It's difficult to explain how remote Alcatraz feels, in spite of - or perhaps because? - its position only 1.5 miles offshore. The island is now a national historic landmark, and tours around the jails are apparently very interesting, if rather touristy.

After an hour at sea - where it was pretty windy, but still sunny enough to sunburn my cheeks - we landed back at Pier 39, and I had an ice-cream before heading back to Ferry Plaza on the F, this time on a streetcar from Philadelphia.

By now I'd been on almost all the types of public transport in San Francisco, except one: the trolleybuses.
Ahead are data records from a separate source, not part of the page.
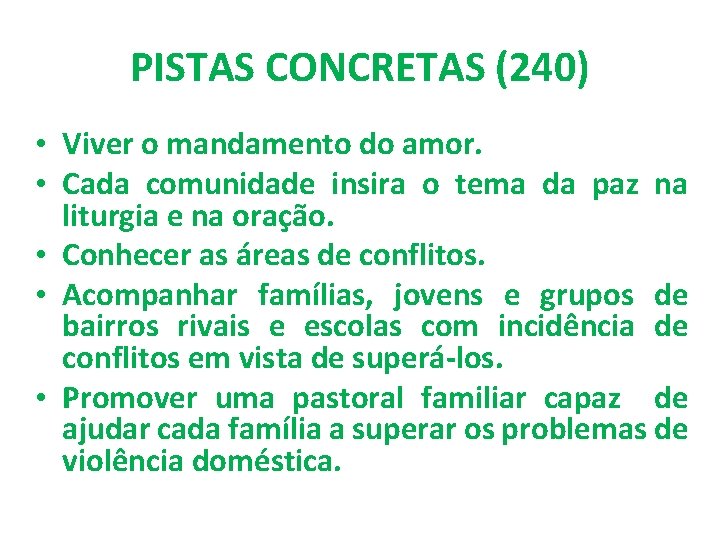 PISTAS CONCRETAS (240)

• Viver o mandamento do amor.
• Cada comunidade insira o tema da paz na liturgia e na oração.
• Conhecer as áreas de conflitos.
• Acompanhar famílias, jovens e grupos de bairros rivais e escolas com incidência de conflitos em vista de superá-los.
• Promover uma pastoral familiar capaz de ajudar cada família a superar os problemas de violência doméstica.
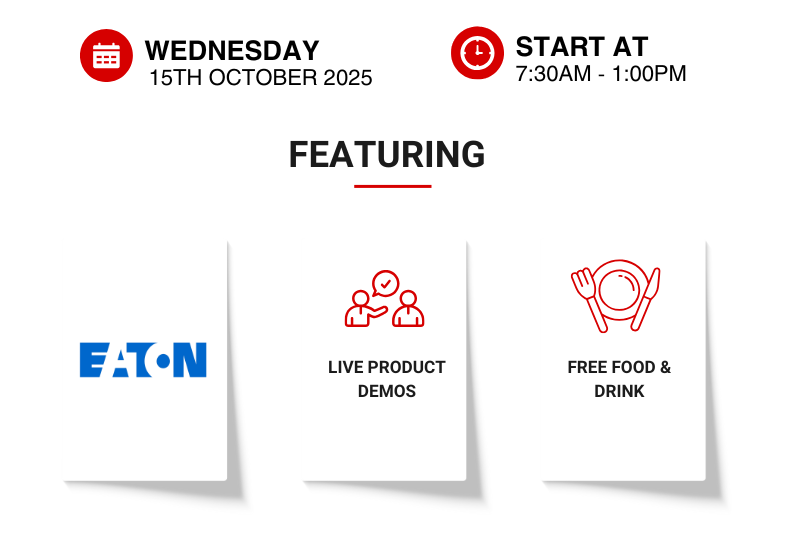 WEDNESDAY
15TH OCTOBER 2025

START AT
7:30AM - 1:00PM

FEATURING

EATON

LIVE PRODUCT DEMOS

FREE FOOD & DRINK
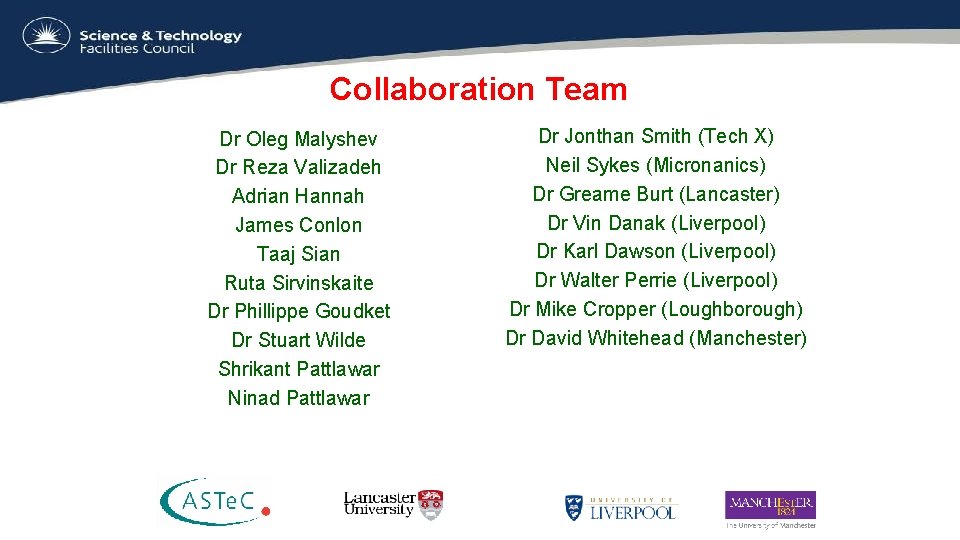 Science & Technology Facilities Council

Collaboration Team

Dr Oleg Malyshev
Dr Reza Valizadeh
Adrian Hannah
James Conlon
Taaj Sian
Ruta Sirvinskaite
Dr Phillippe Goudket
Dr Stuart Wilde
Shrikant Pattlawar
Ninad Pattlawar

Dr Jonthan Smith (Tech X)
Neil Sykes (Micronanics)
Dr Greame Burt (Lancaster)
Dr Vin Danak (Liverpool)
Dr Karl Dawson (Liverpool)
Dr Walter Perrie (Liverpool)
Dr Mike Cropper (Loughborough)
Dr David Whitehead (Manchester)

ASTeC
Lancaster University
UNIVERSITY OF LIVERPOOL
MANCHESTER 1824
The University of Manchester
Most of the major bus lines have electric wires overhead, just like trams, and electric buses run along the streets (on normal tyres) powered by their connection to the overhead electric wires.

I thus decided to forgo the F at Ferry Plaza and get a #21 from Ferry Plaza to Market and 7th. It was an odd sensation being on what was quite obviously a bus but without the inevitable diesel engine sounds and smells: the quiet hum sounded so like a tram that it was hard to believe that underneath us were rubber tyres, not steel rails. But tyres they were, and I got off at Market and 7th to head to a shop and get some milk.

In my search for a shop I chanced upon the United Nations Plaza, which forms the centrepoint of the city's municipal buildings. On June 26th, 1945, the treaty establishing the United Nations was signed in San Francisco, and the plaza commemorating this was inaugurated in 1975.

Engraved in the ground is the full text of the preamble to the Charter of the United Nations: "We, the peoples of the United Nations, determined to save succeeding generations from the scourge of war... do hereby establish an international organisation to be known as the United Nations."

After a quiet dinner, Robert, Charlie and I watched Rushmore, a 1998 film directed by Wes Anderson, in which an eccentric teenager, Max, and a rich industrialist, Herman (played by Bill Murray), become friends and vie for the love of an elementary school teacher, Rosemary Cross. The film is hilarious and very well-directed, and made for an interesting evening's entertainment. I eventually headed to bed for my last night's sleep in San Francisco, before flying to Los Angeles on Thursday.